Effect of an ectokinase inhibitor, K252b, on degranulation and Ca2+ signals of RBL-2H3 cells and human basophils.

We examined the effects of K252b, an ectoprotein kinase inhibitor of microbial origin, on the activation process of RBL-2H3 cells by cross-linking of IgE receptors by the endoplasmic reticulum Ca2+-ATPase inhibitor 2,5-di(tert-butyl)-1,4-hydroquinone or by the Ca2+ ionophore A23187. Analysis of phosphorylation of ectoproteins following IgE receptor cross-linking revealed that K252b mainly inhibited the phosphorylation of a 130-kDa protein. The inhibitor simultaneously inhibited degranulation and the sustained increase in the cytosolic calcium ion concentration even after addition of Ag. In contrast, K252b did not inhibit the increase in degranulation and cytosolic calcium ion concentration caused by stimulation with 2,5-di(tert-butyl)-1,4-hydroquinone and A23187. Permeation of K252b into RBL-2H3 cells, assessed by fluorescence intensity, was very low.
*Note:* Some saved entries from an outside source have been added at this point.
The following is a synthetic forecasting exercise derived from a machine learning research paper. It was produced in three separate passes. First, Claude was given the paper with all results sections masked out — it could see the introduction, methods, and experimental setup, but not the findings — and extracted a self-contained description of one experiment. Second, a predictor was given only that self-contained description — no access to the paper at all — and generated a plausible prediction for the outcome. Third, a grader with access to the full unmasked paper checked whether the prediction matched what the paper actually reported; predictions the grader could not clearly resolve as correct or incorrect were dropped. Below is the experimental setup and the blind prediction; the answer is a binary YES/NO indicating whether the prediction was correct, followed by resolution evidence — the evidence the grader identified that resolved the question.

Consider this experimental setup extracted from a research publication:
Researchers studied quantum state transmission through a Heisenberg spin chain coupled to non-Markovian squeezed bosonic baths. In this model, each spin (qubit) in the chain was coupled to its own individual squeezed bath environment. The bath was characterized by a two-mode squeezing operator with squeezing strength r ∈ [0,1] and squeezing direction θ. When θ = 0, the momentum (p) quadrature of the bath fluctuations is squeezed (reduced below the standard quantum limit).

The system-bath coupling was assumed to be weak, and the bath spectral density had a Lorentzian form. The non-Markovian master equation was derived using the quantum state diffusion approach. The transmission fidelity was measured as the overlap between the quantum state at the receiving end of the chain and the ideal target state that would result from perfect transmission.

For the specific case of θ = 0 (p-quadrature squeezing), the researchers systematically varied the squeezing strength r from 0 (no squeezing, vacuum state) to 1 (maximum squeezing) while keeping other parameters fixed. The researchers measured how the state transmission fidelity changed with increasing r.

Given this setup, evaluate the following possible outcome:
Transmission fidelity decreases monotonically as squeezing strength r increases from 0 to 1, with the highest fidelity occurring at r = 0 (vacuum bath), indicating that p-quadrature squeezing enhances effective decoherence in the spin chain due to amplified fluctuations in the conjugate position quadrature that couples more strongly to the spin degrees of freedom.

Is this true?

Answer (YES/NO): NO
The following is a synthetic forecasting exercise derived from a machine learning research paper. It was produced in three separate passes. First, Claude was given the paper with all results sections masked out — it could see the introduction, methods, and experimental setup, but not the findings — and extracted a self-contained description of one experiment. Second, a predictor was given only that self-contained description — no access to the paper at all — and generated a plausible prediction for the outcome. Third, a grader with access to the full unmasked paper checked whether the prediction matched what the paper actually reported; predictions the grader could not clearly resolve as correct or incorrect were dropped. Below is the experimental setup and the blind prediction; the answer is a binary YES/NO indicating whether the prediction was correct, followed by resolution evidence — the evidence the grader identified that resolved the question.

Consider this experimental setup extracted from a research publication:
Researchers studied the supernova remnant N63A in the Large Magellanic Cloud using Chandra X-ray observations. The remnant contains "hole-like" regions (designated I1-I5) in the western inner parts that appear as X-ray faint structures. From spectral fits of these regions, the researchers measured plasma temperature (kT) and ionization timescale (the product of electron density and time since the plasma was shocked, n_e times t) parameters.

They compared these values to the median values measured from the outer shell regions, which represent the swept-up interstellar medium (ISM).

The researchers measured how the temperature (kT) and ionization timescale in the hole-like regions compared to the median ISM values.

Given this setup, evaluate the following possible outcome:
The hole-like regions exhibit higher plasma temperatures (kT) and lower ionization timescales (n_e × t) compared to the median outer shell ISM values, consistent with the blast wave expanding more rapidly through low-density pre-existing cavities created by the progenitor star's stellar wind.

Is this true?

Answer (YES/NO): NO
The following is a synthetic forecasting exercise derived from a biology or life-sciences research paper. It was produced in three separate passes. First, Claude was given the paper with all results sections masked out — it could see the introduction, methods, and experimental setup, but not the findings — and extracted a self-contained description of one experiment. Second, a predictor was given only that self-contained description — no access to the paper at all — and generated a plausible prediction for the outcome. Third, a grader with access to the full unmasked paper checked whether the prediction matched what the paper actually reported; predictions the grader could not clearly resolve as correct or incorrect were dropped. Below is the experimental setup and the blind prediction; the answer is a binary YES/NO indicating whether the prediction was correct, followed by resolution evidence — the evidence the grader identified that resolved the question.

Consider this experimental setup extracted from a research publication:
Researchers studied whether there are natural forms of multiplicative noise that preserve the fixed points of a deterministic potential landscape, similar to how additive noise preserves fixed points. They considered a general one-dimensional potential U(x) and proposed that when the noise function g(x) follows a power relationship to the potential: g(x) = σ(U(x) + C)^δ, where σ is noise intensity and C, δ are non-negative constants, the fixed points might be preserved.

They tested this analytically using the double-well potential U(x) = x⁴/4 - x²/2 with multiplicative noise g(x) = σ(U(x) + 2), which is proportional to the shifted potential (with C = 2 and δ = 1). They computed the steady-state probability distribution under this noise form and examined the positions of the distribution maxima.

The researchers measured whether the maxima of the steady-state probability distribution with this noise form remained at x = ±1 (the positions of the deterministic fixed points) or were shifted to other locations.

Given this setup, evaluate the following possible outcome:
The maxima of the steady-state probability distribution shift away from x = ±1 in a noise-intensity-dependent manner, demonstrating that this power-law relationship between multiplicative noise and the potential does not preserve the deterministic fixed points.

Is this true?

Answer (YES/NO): NO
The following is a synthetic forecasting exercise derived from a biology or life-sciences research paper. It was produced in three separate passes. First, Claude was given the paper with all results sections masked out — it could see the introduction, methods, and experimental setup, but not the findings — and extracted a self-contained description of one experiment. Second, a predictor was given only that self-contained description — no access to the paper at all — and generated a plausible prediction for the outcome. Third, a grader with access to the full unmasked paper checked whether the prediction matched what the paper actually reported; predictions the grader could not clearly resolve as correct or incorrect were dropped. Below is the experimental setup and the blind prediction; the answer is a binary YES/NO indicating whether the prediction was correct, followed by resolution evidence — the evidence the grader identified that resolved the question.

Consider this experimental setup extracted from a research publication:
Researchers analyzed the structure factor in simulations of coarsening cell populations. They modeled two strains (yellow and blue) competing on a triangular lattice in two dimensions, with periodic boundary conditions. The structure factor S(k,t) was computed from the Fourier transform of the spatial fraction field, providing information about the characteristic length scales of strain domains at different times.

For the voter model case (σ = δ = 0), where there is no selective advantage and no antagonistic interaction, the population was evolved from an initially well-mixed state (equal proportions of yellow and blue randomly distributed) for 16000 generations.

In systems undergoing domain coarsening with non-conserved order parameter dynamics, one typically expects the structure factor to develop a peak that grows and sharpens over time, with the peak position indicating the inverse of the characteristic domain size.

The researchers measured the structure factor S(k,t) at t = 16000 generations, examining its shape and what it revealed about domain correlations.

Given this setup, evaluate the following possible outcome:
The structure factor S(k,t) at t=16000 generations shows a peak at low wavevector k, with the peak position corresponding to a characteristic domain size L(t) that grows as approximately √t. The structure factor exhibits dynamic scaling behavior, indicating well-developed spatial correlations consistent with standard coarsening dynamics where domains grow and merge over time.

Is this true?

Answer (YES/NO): NO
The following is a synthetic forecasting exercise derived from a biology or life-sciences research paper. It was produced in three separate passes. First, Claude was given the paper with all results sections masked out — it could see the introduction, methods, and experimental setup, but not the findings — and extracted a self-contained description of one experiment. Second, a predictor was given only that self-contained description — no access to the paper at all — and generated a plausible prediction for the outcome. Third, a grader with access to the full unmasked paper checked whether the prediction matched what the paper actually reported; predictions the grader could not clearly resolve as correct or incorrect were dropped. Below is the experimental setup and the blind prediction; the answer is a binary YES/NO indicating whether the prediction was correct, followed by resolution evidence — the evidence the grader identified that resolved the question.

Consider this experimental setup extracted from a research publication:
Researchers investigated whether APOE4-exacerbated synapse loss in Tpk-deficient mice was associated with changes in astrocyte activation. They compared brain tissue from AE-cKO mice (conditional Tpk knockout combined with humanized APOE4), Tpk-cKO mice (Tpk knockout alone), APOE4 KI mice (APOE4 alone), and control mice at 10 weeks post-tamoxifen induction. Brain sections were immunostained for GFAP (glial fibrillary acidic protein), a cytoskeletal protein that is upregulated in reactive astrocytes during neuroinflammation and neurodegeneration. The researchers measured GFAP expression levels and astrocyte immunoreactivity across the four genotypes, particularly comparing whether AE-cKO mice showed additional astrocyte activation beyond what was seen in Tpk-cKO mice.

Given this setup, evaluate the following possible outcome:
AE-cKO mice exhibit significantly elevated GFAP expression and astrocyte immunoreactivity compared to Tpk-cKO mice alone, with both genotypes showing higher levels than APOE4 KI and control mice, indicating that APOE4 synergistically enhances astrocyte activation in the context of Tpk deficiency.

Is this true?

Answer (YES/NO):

K252b also inhibited degranulation caused by IgE receptor cross-linking in human basophils, but did not inhibit the degranulation caused by A23187. Thus, our findings suggest that the effects of K252b may be mediated by outer surface-bound or -anchored K252b-sensitive molecules on RBL-2H3 cells and human basophils, and that the phosphorylation of ectoprotein may involve a transmembrane influx of Ca2+ by IgE receptor cross-linking.